We shouldn’t be celebrating the fact that only 35 women were elected to the Dáil, according to Louise Glennon, co-ordinator with the National Women’s Council, at Accenture’s International Women’s Day in the Dublin Convention Centre today.

“That 22.2 per cent… we shouldn’t be celebrating,” said Glennon at the event, which celebrated the women of the 1916 rising and the future for women in the next 100 years.

“Even the women’s role in the constitution is still protected, I’d like to see that and the 8th Amendment repealed,” said Glennon.

The range of panellists also agreed that the Irish workplace won’t be gender equal until we have affordable childcare.

Professor Louise Richardson, Vice Chancellor of the University of Oxford, stressed the importance of affordable childcare to allow women to obtain leadership roles at work. “When I was a professor at Harvard, I was spending more on childcare than I was earning,” said Richardson.

Richardson also recalls a time where day-care would close at five, but she would have board meetings until six. “For 18 months I had my child under the table at meetings. I’d be asked for my opinion on a sub-section of a document, but my child would be eating it under the table. It shouldn’t be this hard in society to combine childcare and employment. For the women who choose to combine work and family life, society owes them more affordable help,” said Richardson.

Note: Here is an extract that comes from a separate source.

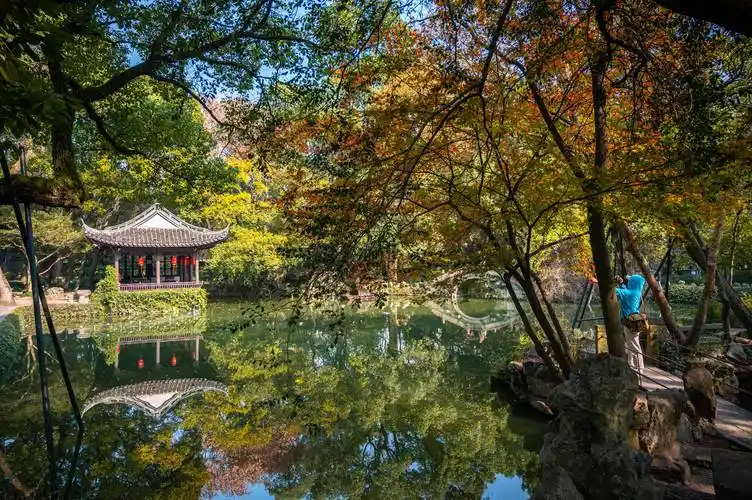 嘉兴海盐县有座"绮园",私家园林别具一格,一步一景步步如画_冯缵斋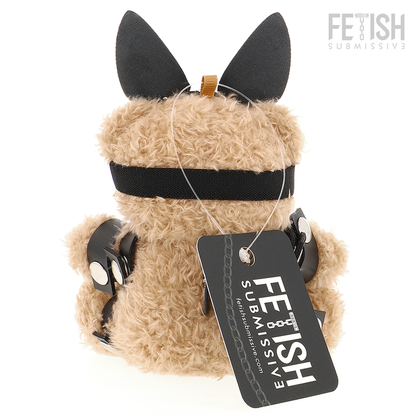 FETISH SUBMISSIVE - MISHKA TEDDY BEAR MODELLO BDSM 5 - FETISH SUBMISSIVE REBEL TOYS | Lingerie Harness Boutique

Dr Rhona Mahoney, Master of The National Maternity Hospital said that they key choices she had to make were trying to balance life and family. “I work long hours, nights and days. There’s very little left for my family when I get home. I had three small children and was constantly travelling,” said Mahoney. “With work it’s all or nothing …some of the most difficult decisions I’ve made were about my family.”

“We need to talk more about women having babies and acknowledge that women have young families and careers. We need to stop this gender stereotyping,” said Mahoney.

Sharon McCooey, Senior Director at LinkedIn, agreed that a big problem for women with careers is how to juggle family life and their careers. “I took three years off to raise my two young kids and then focused on re-entering the workplace,” said McCooey. “I’m a big fan of making lists. I made a list of things that suited me and where I turned up best. LinkedIn was starting in Ireland and I knew it was my dream job.”

Conor O’Leary, Company secretary of Greencore and a member of the 30 per cent club was one of the few men in attendance at the event. “I don’t see the representation of females as a female issue. It’s a human issue,” he said. “It needs to be acknowledged by men. The diversity between men and women should be embraced. Diversity on a board leads to a better work ethos.”